> **Document source**
◆ ◆ ◆ ◆ ◆ ◆ ◆
Le coaching, un outil pour annuler la souffrance mentale au travail

Frédérique Alexandre-Bailly, professeur à l'ESCP-EAP, souligne les bienfaits de l'accompagnement personnel pour vivre et réussir dans l'entreprise. Elle en souligne les écueils et l'effacement de la frontière entre la vie privée et vie professionnelle qui en est à l'origine et qui aussi en résulte.

J'ai toujours été frappée par le discours de certains coachs qui expliquent qu'il existe une frontière très marquée entre difficultés personnelles, à traiter avec le thérapeute et problèmes ou enjeux professionnels, accompagnés par le coach. Lorsque cette frontière est touchée, le coach expliquerait à son client que ce n'est plus de son ressort et que là, il faudrait qu'il consulte.

Mais, comment savoir à l'avance, dès la signature du contrat, si le manager coaché ne se révélera pas un patient, en demande d'aide ? N'y a-t-il aucun rapport entre le travail effectué avec le coach et l'apparition de cette demande d'aide ? Ne pourrait-on pas même suggérer que c'est la porte ouverte sur soi qui amène le sujet à toucher des éléments intimes, qui devraient alors aller se faire soigner ailleurs ?
◆ ◆ ◆ ◆ ◆ ◆ ◆
> **Données de l'exercice**
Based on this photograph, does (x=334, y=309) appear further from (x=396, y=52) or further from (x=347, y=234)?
◆ ◆ ◆ ◆ ◆ ◆ ◆
> **Activité**
Traduisez en anglais cette phrase du texte sur le coaching au travail : « N'y a-t-il aucun rapport entre le travail effectué avec le coach et l'apparition de cette demande d'aide ? »

> **Corrigé**
Is there no connection between the work done with the coach and the emergence of this request for help?